**PROBLEM DESCRIPTION**
Where the line containing "Check throttle valve for free movement." appears, end your copy; everything from the first line of the records below up to and including it must be reproduced exactly.

**INFORMATION SUPPLIED**

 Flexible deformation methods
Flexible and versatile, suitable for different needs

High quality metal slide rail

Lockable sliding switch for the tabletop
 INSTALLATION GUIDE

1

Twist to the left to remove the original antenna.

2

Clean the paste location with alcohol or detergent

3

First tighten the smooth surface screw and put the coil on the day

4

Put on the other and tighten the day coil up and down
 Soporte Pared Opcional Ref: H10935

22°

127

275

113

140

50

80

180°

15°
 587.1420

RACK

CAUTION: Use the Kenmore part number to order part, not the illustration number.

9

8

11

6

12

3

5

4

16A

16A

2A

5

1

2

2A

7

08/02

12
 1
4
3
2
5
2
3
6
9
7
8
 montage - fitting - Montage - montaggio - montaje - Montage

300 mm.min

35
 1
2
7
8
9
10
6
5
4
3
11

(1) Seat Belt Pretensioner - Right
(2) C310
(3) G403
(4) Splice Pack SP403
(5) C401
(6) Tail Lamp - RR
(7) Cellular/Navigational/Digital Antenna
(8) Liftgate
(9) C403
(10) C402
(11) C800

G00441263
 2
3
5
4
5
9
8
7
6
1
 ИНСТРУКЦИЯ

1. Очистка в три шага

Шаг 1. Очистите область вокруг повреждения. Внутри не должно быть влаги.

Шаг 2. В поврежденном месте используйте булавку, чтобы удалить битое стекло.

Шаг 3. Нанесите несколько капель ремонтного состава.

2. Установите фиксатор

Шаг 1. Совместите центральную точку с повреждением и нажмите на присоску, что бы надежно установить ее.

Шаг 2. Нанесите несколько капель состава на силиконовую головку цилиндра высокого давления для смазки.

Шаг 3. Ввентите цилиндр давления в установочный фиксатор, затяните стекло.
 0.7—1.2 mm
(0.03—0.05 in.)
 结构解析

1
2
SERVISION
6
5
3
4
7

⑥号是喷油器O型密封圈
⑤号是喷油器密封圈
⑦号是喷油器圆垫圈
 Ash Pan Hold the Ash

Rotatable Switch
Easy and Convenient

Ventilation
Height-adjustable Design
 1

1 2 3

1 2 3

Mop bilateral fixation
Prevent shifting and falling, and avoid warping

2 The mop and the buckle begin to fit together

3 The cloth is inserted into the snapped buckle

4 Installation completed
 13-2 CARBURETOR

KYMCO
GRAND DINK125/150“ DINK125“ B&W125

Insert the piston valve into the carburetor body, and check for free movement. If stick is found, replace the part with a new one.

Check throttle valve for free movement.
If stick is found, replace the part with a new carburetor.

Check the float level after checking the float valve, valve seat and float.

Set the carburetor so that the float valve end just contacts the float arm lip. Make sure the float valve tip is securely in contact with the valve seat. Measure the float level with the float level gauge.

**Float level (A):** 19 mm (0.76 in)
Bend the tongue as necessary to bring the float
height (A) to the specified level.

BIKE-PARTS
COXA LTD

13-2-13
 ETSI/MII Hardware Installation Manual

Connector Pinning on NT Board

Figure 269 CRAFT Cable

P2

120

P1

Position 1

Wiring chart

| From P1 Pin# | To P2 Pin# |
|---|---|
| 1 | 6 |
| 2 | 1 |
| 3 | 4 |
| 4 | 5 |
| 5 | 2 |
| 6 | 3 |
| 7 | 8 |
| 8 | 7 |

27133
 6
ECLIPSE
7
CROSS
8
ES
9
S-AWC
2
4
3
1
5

**OUTPUT BELOW**
 Flexible deformation methods
Flexible and versatile, suitable for different needs

High quality metal slide rail

Lockable sliding switch for the tabletop
 INSTALLATION GUIDE

1

Twist to the left to remove the original antenna.

2

Clean the paste location with alcohol or detergent

3

First tighten the smooth surface screw and put the coil on the day

4

Put on the other and tighten the day coil up and down
 Soporte Pared Opcional Ref: H10935

22°

127

275

113

140

50

80

180°

15°
 587.1420

RACK

CAUTION: Use the Kenmore part number to order part, not the illustration number.

9

8

11

6

12

3

5

4

16A

16A

2A

5

1

2

2A

7

08/02

12
 1
4
3
2
5
2
3
6
9
7
8
 montage - fitting - Montage - montaggio - montaje - Montage

300 mm.min

35
 1
2
7
8
9
10
6
5
4
3
11

(1) Seat Belt Pretensioner - Right
(2) C310
(3) G403
(4) Splice Pack SP403
(5) C401
(6) Tail Lamp - RR
(7) Cellular/Navigational/Digital Antenna
(8) Liftgate
(9) C403
(10) C402
(11) C800

G00441263
 2
3
5
4
5
9
8
7
6
1
 ИНСТРУКЦИЯ

1. Очистка в три шага

Шаг 1. Очистите область вокруг повреждения. Внутри не должно быть влаги.

Шаг 2. В поврежденном месте используйте булавку, чтобы удалить битое стекло.

Шаг 3. Нанесите несколько капель ремонтного состава.

2. Установите фиксатор

Шаг 1. Совместите центральную точку с повреждением и нажмите на присоску, что бы надежно установить ее.

Шаг 2. Нанесите несколько капель состава на силиконовую головку цилиндра высокого давления для смазки.

Шаг 3. Ввентите цилиндр давления в установочный фиксатор, затяните стекло.
 0.7—1.2 mm
(0.03—0.05 in.)
 结构解析

1
2
SERVISION
6
5
3
4
7

⑥号是喷油器O型密封圈
⑤号是喷油器密封圈
⑦号是喷油器圆垫圈
 Ash Pan Hold the Ash

Rotatable Switch
Easy and Convenient

Ventilation
Height-adjustable Design
 1

1 2 3

1 2 3

Mop bilateral fixation
Prevent shifting and falling, and avoid warping

2 The mop and the buckle begin to fit together

3 The cloth is inserted into the snapped buckle

4 Installation completed
 13-2 CARBURETOR

KYMCO
GRAND DINK125/150“ DINK125“ B&W125

Insert the piston valve into the carburetor body, and check for free movement. If stick is found, replace the part with a new one.

Check throttle valve for free movement.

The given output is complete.